Sempre digo que são três: Michael Jackson, ele era maravilhoso, a Laura Pausini e a cantora belga Selah Sue. Nem sei como cheguei a uma cantora belga (risos).
Por onde você acredita que começaria um mundo mais justo?
Primeiro, as pessoas precisam mudar por dentro, precisam começar a disseminar ideias.
Mas a juventude tem esse engajamento?
Falta atitude, sim. Dá uma preguiiiiiiiça de fazer, mas a gente precisa fazer, né? Quando se tem um sonho, não se pode parar porque apareceu um muro na frente. Tem de derrubá-lo até acabar as forças. Muita gente diz que sou inspiração, mas vejo que elas também podem ser inspiração. Todos podem. A gente só precisa fazer, ser inspiração.

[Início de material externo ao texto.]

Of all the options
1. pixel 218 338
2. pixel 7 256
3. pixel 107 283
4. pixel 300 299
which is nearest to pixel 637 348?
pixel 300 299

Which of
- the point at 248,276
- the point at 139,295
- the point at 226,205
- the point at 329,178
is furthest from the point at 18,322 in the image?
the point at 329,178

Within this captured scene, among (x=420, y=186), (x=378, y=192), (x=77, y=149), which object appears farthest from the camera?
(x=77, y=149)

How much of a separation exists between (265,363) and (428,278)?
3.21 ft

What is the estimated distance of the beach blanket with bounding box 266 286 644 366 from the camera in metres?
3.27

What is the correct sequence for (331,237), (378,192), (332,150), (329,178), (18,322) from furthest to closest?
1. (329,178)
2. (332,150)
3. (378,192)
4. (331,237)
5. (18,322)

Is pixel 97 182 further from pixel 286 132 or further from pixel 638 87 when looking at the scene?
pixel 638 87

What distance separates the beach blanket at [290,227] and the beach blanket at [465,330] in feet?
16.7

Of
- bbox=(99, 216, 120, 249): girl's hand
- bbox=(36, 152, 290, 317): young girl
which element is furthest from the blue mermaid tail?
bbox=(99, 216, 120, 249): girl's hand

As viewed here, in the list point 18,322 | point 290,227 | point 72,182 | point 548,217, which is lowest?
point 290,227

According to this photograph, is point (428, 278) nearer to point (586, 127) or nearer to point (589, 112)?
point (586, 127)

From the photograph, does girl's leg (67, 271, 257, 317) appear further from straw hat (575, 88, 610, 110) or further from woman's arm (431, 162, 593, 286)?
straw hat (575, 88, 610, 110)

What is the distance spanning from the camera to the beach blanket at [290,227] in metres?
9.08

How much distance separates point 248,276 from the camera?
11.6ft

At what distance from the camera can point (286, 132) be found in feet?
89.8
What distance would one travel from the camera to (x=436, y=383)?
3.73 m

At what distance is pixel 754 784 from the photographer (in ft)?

O que impediria essa primeira atitude?
A preguiça, mas os pais precisam apoiar. Eu tive esse apoio. Se você tem apoio, você já se encaminha.
Você precisou derrubar muros?
Tem a burocracia e aquela coisa "adolescente-de-13-anos-que-faz-campanha-para-refugiados-no-brasil-isso-é-verdade?"
A idade foi um obstáculo para que acreditassem nas suas ideias?
Bem, as pessoas perguntam: "Você tem essa idade mesmo?" "Por que fazer isso com essa idade?" Aí, eu penso: "Adultos". Sabe, não consigo entender adultos. Acho que eu nunca vou entendê-los, nunca vou ser uma adulta (risos).